The feminist in me hesitated. "No," I admitted.
"So you liked it."
"I liked the attention. He was a lot older and he wasn't my type or anything but—"
"Sort of like me," the man grinned.
"No," I said, looking down at the drying brown smears made by the bread I'd cleaned my bowl of stew with, greedily, beef stew. "I wouldn't say that. I do have a daddy thing going, but..."
"So there's hope for me?"
"Hope?"
"I'm joking. Go on."
"So we were pretty drunk by then and at one point I got up to go to the ladies' and when I returned this guy pulled me close to him, held me by the wrists, and said, whispered in my ear, 'I'll give you a hundred dollars to go up to my room with me right now.'"

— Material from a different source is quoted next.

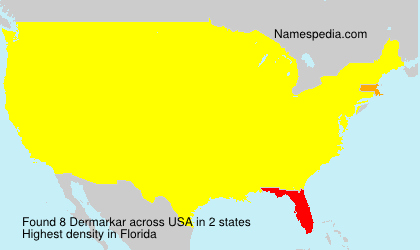 Surname Dermarkar in USA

At which point our host burst out laughing. "Did you ask him what for?"
"Guess."
"Oh I thought he just wanted a companion to discuss art in an intimate setting."
"Yeah, right. Although that's kind of the way it went at first."
"You went up with him?"
"No. Not at first. I told him I wasn't a...I told him I was just here for the seminar. He said he knew that but the offer still stood. We'd have to make a stop at the hotel ATM, that's all."
I paused at this point, glancing over at my husband Derrick asleep on the couch. A drugged sleep. I'd wondered why the man, our host, had insisted, each time we emptied our wine glasses, that he collect them and take them back to the kitchen counter and top them up there, rather than just bringing the jug to the table. At the time I assumed he was embarrassed to be serving such swill to, well, sophisticates from the city. Brooklyn anyway.
Even when Derrick stood up suddenly, bumping his knees against table's underside in the process, even when he stood up and staggered, and our concerned host had jumped up and run over to him, leading Derrick by the elbow to the couch...even then I had not yet put two and two together. Derrick sank down at first, a blank look on his face, mouth open, before tilting to his right, his head nearly hitting the couch arm as he toppled over. The man had lifted Derrick's legs up onto the sofa's other half. And put a couch pillow under his head. Then he did something curious. Letting out a grunt he went to the trouble of rotating Derrick's limp body onto its left side, meaning his back was to the room. To us. The man insisted this was so Derrick didn't wake up with a "fire burn" on his face; but now I wondered if he hadn't done it so my husband, even though unconscious, wasn't "looking" at us while we went back to sitting at the table, drinking and talking and laughing.
"So you ended up going to his room with him but...you said, 'not at first.'"
I squirmed on my chair again. Undid another button. They were plastic, pearly-white. Like semen in color, come to think of it.
"He did something really crazy next. We had another drink and then he leaned over and he said to me... 'Two hundred and fifty. For the whole night.'"
"And you said," the man laughed, "take me to the ATM?"
"No. I said something stupid—and way too loud—like..., "Spend the whole night with you?"
"And he said 'yeah. We'll get up early, you can go back to your room...I have to conduct that seminar in the morning. Keep your voice down please.'"
I looked across the rustic table at our host, a man I'd never laid eyes on before an hour and a half ago. A man who now knew my—our—darkest secret. Well, the first part of it. The beginning. I emptied my glass and he, smiling inwardly at some private thought, brought the half-empty jug of wine over.
"Good," I sighed. "Because I don't want you putting anything in MY glass."
The man jerked a thumb at Derrick. "What, you don't think he just got overwhelmed with relief after being lost in the woods all afternoon."
"The prick," I muttered.
"What?"
"He's such a loser sometimes. The worst sense of direction of anybody I've ever known." I clucked my tongue. "The dumbass can't even read a compass."
"Can I tell you something? He's—you're—not the first person to ever get turned around on these trails, and wind up on my doorstep."
"Did you drug them as well?"
Our host found this amusing for some reason. "Usually it's a guy, alone. And I don't do guys. I leave that to you city slickers."